=== WRITTEN TASK ===
Repeat each line of the material below exactly as it appears, minus any pictures.
# Start of EXERCISE MATERIAL
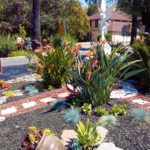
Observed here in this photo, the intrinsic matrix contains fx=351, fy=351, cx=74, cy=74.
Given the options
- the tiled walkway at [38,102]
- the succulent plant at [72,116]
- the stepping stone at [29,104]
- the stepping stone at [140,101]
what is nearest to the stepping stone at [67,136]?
the succulent plant at [72,116]

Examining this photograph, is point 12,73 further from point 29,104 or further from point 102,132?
point 102,132

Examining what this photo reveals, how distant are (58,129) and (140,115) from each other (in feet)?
4.29

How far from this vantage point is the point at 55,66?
821cm

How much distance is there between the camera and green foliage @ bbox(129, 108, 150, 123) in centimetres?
543

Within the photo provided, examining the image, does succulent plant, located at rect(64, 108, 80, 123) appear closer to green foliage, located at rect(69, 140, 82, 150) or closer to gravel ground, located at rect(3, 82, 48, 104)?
green foliage, located at rect(69, 140, 82, 150)

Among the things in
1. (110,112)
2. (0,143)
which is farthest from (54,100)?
(0,143)

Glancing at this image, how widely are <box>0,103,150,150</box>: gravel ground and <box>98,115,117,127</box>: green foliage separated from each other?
# End of EXERCISE MATERIAL
=== EXERCISE RESULT ===
Observed here in this photo, the intrinsic matrix contains fx=351, fy=351, cx=74, cy=74.
Given the options
- the tiled walkway at [38,102]
- the succulent plant at [72,116]
- the stepping stone at [29,104]
- the stepping stone at [140,101]
what is nearest to the stepping stone at [67,136]?
the succulent plant at [72,116]

Examining this photograph, is point 12,73 further from point 29,104 or further from point 102,132?
point 102,132

Examining what this photo reveals, how distant are (58,129) and (140,115) from each other (in feet)?
4.29

How far from this vantage point is the point at 55,66?
821cm

How much distance is there between the camera and green foliage @ bbox(129, 108, 150, 123) in centimetres?
543

Within the photo provided, examining the image, does succulent plant, located at rect(64, 108, 80, 123) appear closer to green foliage, located at rect(69, 140, 82, 150) or closer to gravel ground, located at rect(3, 82, 48, 104)?
green foliage, located at rect(69, 140, 82, 150)

Among the things in
1. (110,112)
2. (0,143)
which is farthest from (54,100)?
(0,143)

Glancing at this image, how widely are <box>0,103,150,150</box>: gravel ground and <box>98,115,117,127</box>: green foliage separated from each other?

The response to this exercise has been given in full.